The makers of this movie seem to be really searcing for a plot in order to showcase the special effects, not the other way around. Therefore we get the Earth's smartest engineer making a really stupid decision so the movie can jumpstart the domino sequence of disasters. But that's not enough, because the story has written in very smart characters who can solve these huge problems. That's when the psychotic bad guy comes in handy. He makes sure that the glorious disasters keep coming and coming.
This movie, in the superior way it was made, reminds one more of classic sci-fi movies than those stupid B-movies found late night on the Sci Fi channel. Movies like 2001:A Space Odyssey and the Alien franchise. The details are the same. The characters look smarter than sexy (even the women). They don't wear makeup and speak convincing scientific possibilities.

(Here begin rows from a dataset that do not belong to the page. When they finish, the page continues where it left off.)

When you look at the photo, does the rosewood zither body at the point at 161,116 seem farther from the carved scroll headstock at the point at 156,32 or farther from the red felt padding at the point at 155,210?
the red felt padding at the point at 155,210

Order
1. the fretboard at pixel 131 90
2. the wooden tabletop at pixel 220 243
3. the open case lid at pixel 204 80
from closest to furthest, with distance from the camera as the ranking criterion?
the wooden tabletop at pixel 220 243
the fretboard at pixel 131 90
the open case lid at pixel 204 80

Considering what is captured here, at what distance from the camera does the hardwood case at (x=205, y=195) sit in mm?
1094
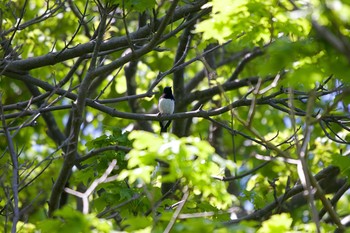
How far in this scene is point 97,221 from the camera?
12.6ft

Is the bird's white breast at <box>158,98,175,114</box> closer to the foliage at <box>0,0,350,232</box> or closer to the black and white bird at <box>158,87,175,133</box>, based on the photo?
the black and white bird at <box>158,87,175,133</box>

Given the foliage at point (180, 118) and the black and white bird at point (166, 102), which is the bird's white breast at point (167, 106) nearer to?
the black and white bird at point (166, 102)

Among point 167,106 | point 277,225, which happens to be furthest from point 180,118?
point 167,106

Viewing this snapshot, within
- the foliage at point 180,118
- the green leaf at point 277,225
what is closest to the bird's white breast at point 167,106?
the foliage at point 180,118

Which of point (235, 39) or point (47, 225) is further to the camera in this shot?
point (235, 39)

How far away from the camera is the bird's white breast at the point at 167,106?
30.2 feet

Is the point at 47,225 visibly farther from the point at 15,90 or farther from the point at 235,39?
the point at 15,90

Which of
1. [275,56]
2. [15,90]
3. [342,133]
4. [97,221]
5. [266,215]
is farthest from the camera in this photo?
[15,90]

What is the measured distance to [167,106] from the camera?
9.34m

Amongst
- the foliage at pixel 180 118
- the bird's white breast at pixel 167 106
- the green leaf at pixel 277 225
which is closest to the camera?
the green leaf at pixel 277 225

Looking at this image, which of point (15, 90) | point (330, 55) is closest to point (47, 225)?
point (330, 55)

But in A Space Odyssey it was the computer that went mad. In Alien it was a killer extra-terristrial plus an android. The movie Sunshine, unlike those classics, lacks a true villain, and I think it's mostly because the villain, this time, is a human religious fanatic. The computers, androids, and killer aliens were memorable and scary because they used logic, reason, and instinct to go around killing people. They fit into a perfect science fiction mold. Religious fanatics, bless their souls, do not fit comfortably into a science fiction movie. Keep in mind that good science fiction is based on science fact. Logic, reason, and instinct work. God on the other hand is more spiritual than anything. He does not, bless his soul, fit into the perfect science fiction fold. The crazed fanatic doesn't make any sense. It's not logical.
No offense, but in space, in the far out future, in a solar winter, in a state of the art spaceship, commandeered by a group of specialists and scientists, God simply does not fit in.